そして、バス通りから見て研究所の右奥には高圧線の鉄塔も見えます。
これらの条件を満たす建物を1974年の航空写真から探したところ、下の写真に示す建物がピックアップされ、建物の前の様子もいかにも庭園風であることがわかりました。
そこで、1974年当時の詳細な地図(東京都航空住宅地図帳・昭和50年版)を調べたところ、確かにここに「大泉バラ園」があったことが確認されました。
2005年の4月に現地を訪れてみました。バラ園はもうありませんでしたが、近くに「ローズマンション」と言う建物が建っていました。そして何よりも、4~5メートルほどに大きくなったシュロの木が三本、寄り添って生えているのを見つけて感激しました(2006年6月の時点でもシュロの木は三本とも健在でした)。

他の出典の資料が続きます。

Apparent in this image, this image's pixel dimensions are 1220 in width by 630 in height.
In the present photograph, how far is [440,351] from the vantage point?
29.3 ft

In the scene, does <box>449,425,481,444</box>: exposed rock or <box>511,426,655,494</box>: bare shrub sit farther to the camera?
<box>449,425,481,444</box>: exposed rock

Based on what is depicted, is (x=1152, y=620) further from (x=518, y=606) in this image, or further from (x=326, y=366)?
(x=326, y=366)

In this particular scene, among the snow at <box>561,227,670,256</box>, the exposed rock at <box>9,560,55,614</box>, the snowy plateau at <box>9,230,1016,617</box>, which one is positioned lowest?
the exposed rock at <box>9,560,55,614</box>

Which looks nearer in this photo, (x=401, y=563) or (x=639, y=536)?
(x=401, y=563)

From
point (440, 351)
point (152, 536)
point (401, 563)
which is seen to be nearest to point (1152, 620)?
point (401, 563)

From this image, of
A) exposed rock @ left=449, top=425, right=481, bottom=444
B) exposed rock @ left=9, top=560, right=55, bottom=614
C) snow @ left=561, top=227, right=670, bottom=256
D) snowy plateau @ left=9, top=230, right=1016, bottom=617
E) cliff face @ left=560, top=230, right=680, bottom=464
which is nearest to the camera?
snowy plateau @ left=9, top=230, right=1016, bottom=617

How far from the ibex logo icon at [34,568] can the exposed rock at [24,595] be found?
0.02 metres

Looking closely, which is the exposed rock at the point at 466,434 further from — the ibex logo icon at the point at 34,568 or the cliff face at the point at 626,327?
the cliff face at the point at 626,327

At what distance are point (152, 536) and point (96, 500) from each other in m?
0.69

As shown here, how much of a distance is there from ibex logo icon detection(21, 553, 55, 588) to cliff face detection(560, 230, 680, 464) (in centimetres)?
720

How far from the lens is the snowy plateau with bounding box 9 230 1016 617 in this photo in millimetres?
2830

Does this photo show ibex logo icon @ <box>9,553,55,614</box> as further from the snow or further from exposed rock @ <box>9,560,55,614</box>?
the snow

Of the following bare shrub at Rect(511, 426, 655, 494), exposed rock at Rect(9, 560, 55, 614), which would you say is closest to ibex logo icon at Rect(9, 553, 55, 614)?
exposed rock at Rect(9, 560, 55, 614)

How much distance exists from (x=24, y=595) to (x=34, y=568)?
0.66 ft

建物は1979年には既に無くなっており、現在は民家が建っています。
国際原子科学研究所/川村海洋学研究所=本田技研サービスセンター
写真は「インカ族の来襲」に出てくる「国際原子科学研究所」です。三角屋根のバルコニーが張り出した特徴的な建物で、道を挟んで右奥には学校(校庭にいるのは小学生のようです)があります。また写真の奥の方には送電線らしき物も写っています。同じ建物が海底魔王ネルコンでは「川村海洋学研究所」として使われており、かなり広い道路に面していることもわかりました。1960年当時、鉄筋コンクリートの校舎はまだ珍しく、ヒントはいろいろとあるのですが、なかなか糸口がつかめませんでした。「朝霞演習場なんかよく行きました」と言う小池監督の言葉を思い出し、周辺の朝霞市、和光市を探したところ、条件にピッタリの建物が見つかりました。

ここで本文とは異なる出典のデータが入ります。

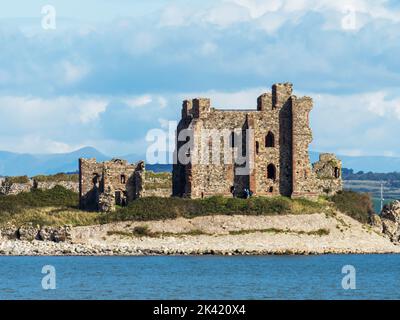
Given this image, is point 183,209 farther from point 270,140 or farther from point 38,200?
point 38,200

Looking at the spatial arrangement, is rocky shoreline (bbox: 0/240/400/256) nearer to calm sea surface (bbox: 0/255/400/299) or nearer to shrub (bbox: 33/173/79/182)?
calm sea surface (bbox: 0/255/400/299)

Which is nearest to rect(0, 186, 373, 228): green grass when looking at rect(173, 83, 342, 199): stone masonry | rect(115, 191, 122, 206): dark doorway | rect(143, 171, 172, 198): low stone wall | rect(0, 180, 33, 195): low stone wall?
rect(173, 83, 342, 199): stone masonry

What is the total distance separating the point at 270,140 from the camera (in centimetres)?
9612

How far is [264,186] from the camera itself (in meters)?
95.8

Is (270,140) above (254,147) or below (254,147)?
above

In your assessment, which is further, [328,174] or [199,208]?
[328,174]

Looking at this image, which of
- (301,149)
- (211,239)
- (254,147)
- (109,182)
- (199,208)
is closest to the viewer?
(211,239)

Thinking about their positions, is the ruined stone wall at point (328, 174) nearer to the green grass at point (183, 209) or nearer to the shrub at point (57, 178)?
the green grass at point (183, 209)

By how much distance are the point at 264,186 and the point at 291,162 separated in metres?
2.45

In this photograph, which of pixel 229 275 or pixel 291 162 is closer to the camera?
pixel 229 275

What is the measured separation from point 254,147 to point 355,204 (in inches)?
316

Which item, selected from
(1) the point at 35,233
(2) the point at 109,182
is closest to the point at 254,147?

建物の向こうに見える小学校は「和光市立第三小学校」です。ロケに使われた建物は既に無くなっていますが、航空写真から1989年までは存在しており、「本田技研サービスセンター」の敷地内にあったことがわかりました。和光市(当時は埼玉県北足立郡大和町)には1953年以来「ホンダ」の工場がありますが、ナショナルキッドが撮影された1960年は「本田技術研究所」が分離独立した年なので、象徴的な意味合いを持って作られた建物ではないかと思います。
白黒の映像ではわからないのですが、上の航空写真(1974年)を見ると真っ赤な屋根(1984年以降は白)の建物だったことがわかります。建物に面した道路は川越街道(旧道)です。なお、和光三小のHPによると、校舎の落成式が1960年5月17日(奇しくも私の弟が生まれたその日です)、プールの竣工が1960年7月とのことです。「インカ族の来襲」の第一話を良く見ると建設中のプールが映っていますので、6月頃に撮影されたのだと思います。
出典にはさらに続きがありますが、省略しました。